» **PASSAGE GIVEN**:
— Start —
I just ran the Test_wilson_clover on summit and the test ran without any errors

paboyle · 2021-03-18T20:59:18Z

Thanks.

My hypothesis that the --dslash-unroll might fix the performance issues is not correct then.

Glad to hear it re. Clover - it's a HIP / CUDA difference, and not general breakage of Clover.

More joy to look forward to....

if you were able to track down which accelerator_for/line of code fails with Clover, that would help.

philomat · 2021-03-19T20:37:19Z

The error occurs in the constructor of the WilsonCloverFermion. To be more precise it is happening in the ImportGauge in WilsonCloverFermion.h on line 109

paboyle · 2021-03-20T05:24:29Z

Could you either

A) run it under a debugger (gdb) and trap the fault and ask it for a back trace with "bt".
— End —
» **DATA**:
— Start —
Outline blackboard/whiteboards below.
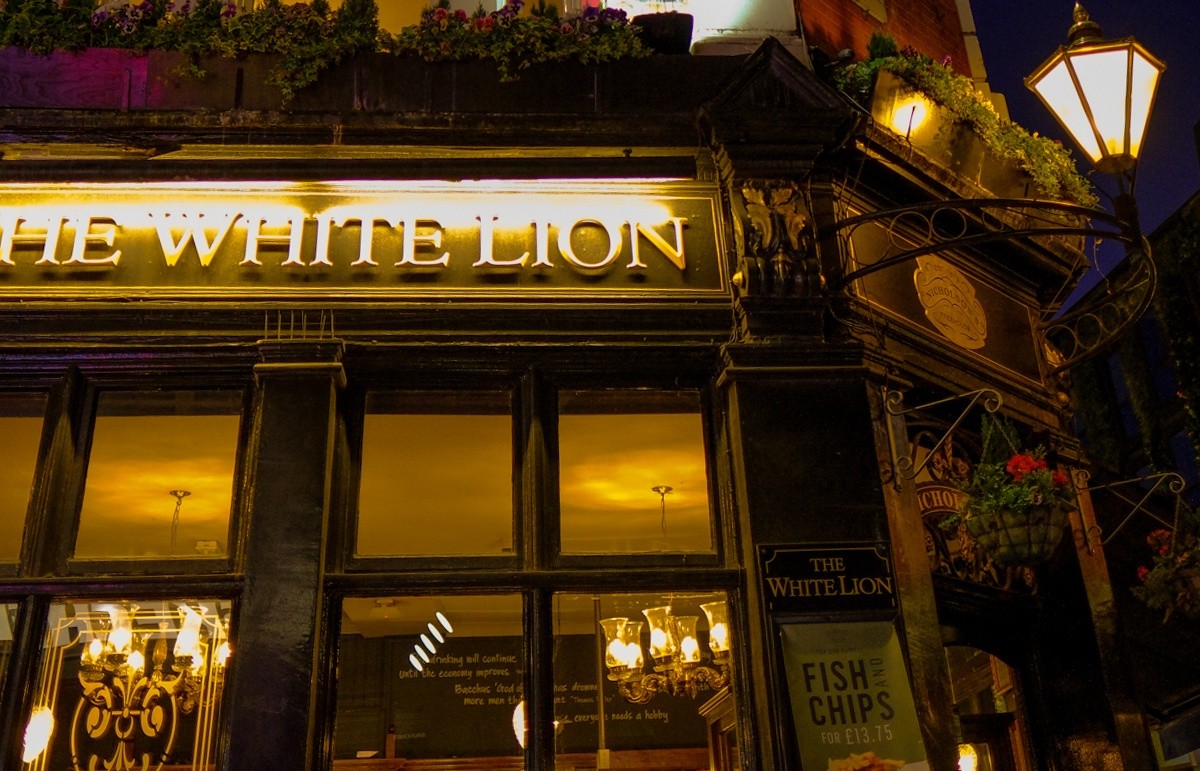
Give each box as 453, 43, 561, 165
— End —
» **TASK TO COMPLETE**:
Reproduce, word for word, the stretch of the Clover test thread above from "My hypothesis that" through "look forward to....".

» **CORRECT OUTPUT**:
My hypothesis that the --dslash-unroll might fix the performance issues is not correct then.

Glad to hear it re. Clover - it's a HIP / CUDA difference, and not general breakage of Clover.

More joy to look forward to....